According to the Student Life Survey, as binge drinking episodes increase for students, their grades decrease.
Three out of four binge drinkers reported missing a class within the past year after drinking. Fifty percent of frequent binge drinkers reported driving after drinking within the past year. Also, 15 percent of undergraduate females who drink reported being sexually harassed after drinking.
While negative consequences are often an effect of alcohol, some wonder why college students continue to drink. Both students and administrators point to the stresses and freedoms of college life as major factors causing alcohol consumption.
"I know a lot of people who get back from big tests and get all messed up," said LSA sophomore Scott Caesar, emphasizing the enhanced freedom freshmen feel upon leaving home for the first time.

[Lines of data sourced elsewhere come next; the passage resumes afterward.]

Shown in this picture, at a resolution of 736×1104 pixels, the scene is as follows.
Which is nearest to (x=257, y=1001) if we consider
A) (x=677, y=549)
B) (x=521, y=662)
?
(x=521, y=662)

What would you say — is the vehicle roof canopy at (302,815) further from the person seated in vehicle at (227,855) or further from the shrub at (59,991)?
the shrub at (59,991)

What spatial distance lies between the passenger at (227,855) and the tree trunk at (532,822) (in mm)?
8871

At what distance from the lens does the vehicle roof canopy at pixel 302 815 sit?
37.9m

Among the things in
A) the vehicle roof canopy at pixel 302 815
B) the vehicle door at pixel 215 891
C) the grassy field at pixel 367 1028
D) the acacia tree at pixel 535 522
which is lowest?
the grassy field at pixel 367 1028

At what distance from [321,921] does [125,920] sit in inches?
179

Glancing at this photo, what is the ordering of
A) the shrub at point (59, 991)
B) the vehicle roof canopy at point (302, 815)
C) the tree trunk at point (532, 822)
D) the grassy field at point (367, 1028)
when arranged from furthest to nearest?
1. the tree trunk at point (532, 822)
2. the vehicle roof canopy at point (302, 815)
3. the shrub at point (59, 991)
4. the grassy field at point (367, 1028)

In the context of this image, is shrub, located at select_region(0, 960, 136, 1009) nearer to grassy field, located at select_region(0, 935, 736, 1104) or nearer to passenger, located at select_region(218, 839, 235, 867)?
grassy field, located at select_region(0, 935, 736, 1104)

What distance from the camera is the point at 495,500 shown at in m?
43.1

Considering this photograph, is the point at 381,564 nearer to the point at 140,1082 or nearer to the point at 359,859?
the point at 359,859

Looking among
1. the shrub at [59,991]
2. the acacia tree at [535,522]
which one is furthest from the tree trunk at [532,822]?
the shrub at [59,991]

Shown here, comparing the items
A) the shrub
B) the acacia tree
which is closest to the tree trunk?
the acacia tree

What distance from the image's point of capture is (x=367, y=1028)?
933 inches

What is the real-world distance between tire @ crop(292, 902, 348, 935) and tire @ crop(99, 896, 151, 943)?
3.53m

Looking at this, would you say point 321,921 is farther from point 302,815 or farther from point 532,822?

"The social environment of college and the high stress of academics promote an atmosphere of heavy drinking," graduated senior G.J. Zann said.
Marsha Benz, a health education coordinator with University Health Services, agrees that the stress of school can affect alcohol consumption but also considers student expectations of a new social environment as an influential factor. "There are a lot of expectations people come with, and oftentimes expectations make people act a different way," she said.
Regardless of expectations, some students believe there are subtle pressures within college life regarding alcohol.
"I think many people, whether they'll admit it or not, want to fit in and be a part of something," Biersack said. "Rather than making a decision to start drinking excessively, they can get caught up in a cycle."
According to the Student Life Survey, three general reasons students give for drinking are to enhance social relationships, to relieve negative feelings and to just get drunk.
While an intangible connection between alcohol and college continues and high binge drinking rates remain constant, educators struggle to find elements within college campuses that may promote excessive drinking. Benz targets friends as most influential in a student's experiences with alcohol.
"Friends have a major impact on what their friends are drinking," she said.
Other Big Ten universities have looked at bar specials as a possible cause of binge drinking and have thus tried to limit these promotions.